[Tasks and exercises]
**1.** From the piece on the Francis series, list every place it names by proper name (cities, countries, buildings).
**2.** In the piece on the Francis series, take everything from "The series opens" down to "to the papacy." and swap "Buenos Aires" for "Córdoba".
**3.** Write the next part of the piece on the Francis series, picking up after its final sentence.
#### Document extract
The series opens with Francis— then the Archbishop of Buenos Aires— standing on a terrace of St. Peter’s Basilica at sunset. It is the beginning of the 2013 papal Conclave. “What am I doing in Rome?” Francis asks to himself. “At my age people retire…” The series works to answer that very question— the four-episode arc traces Bergoglio’s unlikely rise from his beginnings on the streets of Buenos Aires to his eventual appointment to the papacy.

Francis’s journey begins in Buenos Aires in the 1960s—Bergoglio is introduced as a twenty-something out to dinner with a boisterous circle of friends. Not yet a priest, he contemplates proposing to his long-term girlfriend. The series goes on to show his gradual process of discernment and eventual journey to the Jesuit order.

Perhaps some of the more intriguing moments of the series feature Bergoglio as a member of the Catholic clergy during Argentina’s “Dirty Wars,” a period of state terrorism during the late ‘70’s to early ‘80’s. During this time, the Argentine government ordered its military to kill or “disappear” political dissidents and communist sympathizers. Approximately 15,000 Argentine citizens are believed to have been killed during this period.
########
#### Source data
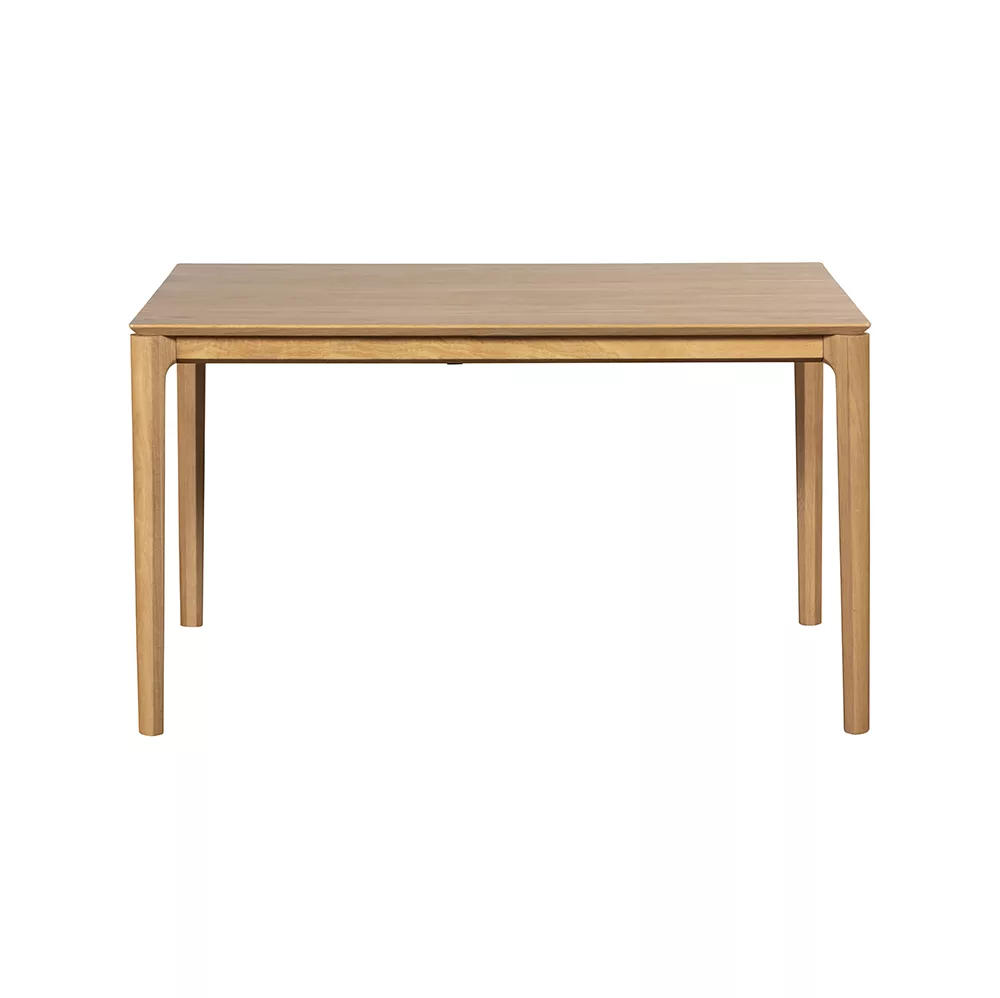 G Plan Winchester 135cm-190cm Extending Dining Table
########
[Answers for the tasks]
**1.** St. Peter’s Basilica, Rome, Buenos Aires, Argentina

**2.**
The series opens with Francis— then the Archbishop of Córdoba— standing on a terrace of St. Peter’s Basilica at sunset. It is the beginning of the 2013 papal Conclave. “What am I doing in Rome?” Francis asks to himself. “At my age people retire…” The series works to answer that very question— the four-episode arc traces Bergoglio’s unlikely rise from his beginnings on the streets of Córdoba to his eventual appointment to the papacy.

**3.**
While some have questioned the Catholic Church’s silence during the Dirty Wars, the series chooses to highlight the heroic actions undertaken covertly by Bergoglio— actions often taken at great personal risk. One scene shows the young Jesuit giving sanctuary to dissident students wanted by the government. Another episode tells the story of a secret Mass that Bergoglio said for the Argentine president. Bergoglio confronted the president, asking to know the whereabouts of several of his “disappeared” parishioners.

The series examines the complex moral dilemma of clerical leaders in Argentina during the period. It also emphasizes the character of Pope Francis— a man who is well loved by the media, but whose past is still mysterious to many. Later episodes explain his rise in Church leadership and eventual departure for Rome.

Call Me Francis is currently streaming on Netflix. The movie can also be requested through Boston College Library Services.